Magnitude of Longitudinal Changes in Health Status Among Patients With and Without Diabetes Mellitus

Although young adults with diabetes mellitus had worse health status at baseline compared with those without diabetes mellitus, the pattern and extent of improvement in SAQ (angina frequency, physical limitation, quality of life), SF‐12 (mental functioning), and EQ‐VAS (general quality of life) scores differed significantly between those with and without diabetes mellitus (Table S3: P‐values for the interactions of diabetes mellitus and time <0.05; Figures 1 and 2). Health status in both groups (with and without diabetes mellitus) improved over time. However, those with diabetes mellitus showed a more significant improvement during the first month after AMI, as indicated by the gaps in health status scores between the 2 groups that narrowed by 1 month, and this narrowing persisted at 12 months. At 12 months, many of the differences between patients with and without diabetes mellitus in health status scores were no longer present except for SF‐12 physical functioning.
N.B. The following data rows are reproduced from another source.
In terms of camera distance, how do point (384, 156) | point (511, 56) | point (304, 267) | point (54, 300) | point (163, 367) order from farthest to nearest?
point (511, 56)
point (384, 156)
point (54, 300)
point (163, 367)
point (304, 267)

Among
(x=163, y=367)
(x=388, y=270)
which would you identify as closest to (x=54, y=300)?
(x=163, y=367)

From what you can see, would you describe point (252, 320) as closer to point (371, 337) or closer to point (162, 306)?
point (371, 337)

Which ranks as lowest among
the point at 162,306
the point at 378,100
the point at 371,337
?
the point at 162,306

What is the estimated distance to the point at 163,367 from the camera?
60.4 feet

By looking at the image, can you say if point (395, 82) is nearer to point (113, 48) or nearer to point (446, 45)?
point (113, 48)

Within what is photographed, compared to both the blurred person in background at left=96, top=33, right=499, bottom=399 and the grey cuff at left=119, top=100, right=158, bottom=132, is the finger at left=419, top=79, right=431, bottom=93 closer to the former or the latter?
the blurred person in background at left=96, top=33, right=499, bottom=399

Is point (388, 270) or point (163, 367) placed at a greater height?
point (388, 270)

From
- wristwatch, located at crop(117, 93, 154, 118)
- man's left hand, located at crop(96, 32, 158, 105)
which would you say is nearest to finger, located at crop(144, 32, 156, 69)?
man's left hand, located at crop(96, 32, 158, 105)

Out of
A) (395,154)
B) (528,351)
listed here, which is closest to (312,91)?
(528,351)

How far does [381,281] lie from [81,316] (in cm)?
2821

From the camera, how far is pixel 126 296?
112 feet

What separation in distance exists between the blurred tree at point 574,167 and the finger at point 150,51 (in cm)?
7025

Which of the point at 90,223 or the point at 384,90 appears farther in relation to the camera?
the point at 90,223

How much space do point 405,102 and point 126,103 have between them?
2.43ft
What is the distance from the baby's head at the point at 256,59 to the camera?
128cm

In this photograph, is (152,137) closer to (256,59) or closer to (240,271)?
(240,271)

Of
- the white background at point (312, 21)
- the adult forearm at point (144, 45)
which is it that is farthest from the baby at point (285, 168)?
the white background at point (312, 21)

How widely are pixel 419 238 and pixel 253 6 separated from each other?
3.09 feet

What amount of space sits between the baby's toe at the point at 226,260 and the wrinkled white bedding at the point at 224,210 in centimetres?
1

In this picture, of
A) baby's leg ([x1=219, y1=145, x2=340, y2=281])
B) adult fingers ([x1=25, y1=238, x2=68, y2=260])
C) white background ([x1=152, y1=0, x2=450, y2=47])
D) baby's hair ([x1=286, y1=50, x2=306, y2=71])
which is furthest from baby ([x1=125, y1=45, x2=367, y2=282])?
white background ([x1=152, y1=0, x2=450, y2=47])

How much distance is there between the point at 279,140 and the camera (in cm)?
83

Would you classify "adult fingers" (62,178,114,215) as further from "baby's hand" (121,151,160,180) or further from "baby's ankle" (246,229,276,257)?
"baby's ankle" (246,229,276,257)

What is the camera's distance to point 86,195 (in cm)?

The magnitude of changes in SF‐12 physical functioning from baseline to 12 months was not statistically different between those with and without diabetes mellitus.
Figure 1

Trends in unadjusted disease‐specific health status outcomes (SAQ), stratified by diabetes mellitus status (without diabetes mellitus=blue, with diabetes mellitus=red). A, SAQ angina frequency. B, SAQ physical limitations. C, SAQ quality of life. SAQ indicates Seattle Angina Questionnaire.

Figure 2

Trends in unadjusted generic health status outcomes (SF‐12 & EQ‐VAS), stratified by diabetes mellitus status (without diabetes mellitus=blue, with diabetes mellitus=red). A, SF‐12 mental functioning. B, SF‐12 physical functioning. C, EQ‐VAS. EQ‐VAS indicates EuroQol‐5 Dimensions Visual Analogue Scale; SF‐12, 12‐Item Short‐Form Survey.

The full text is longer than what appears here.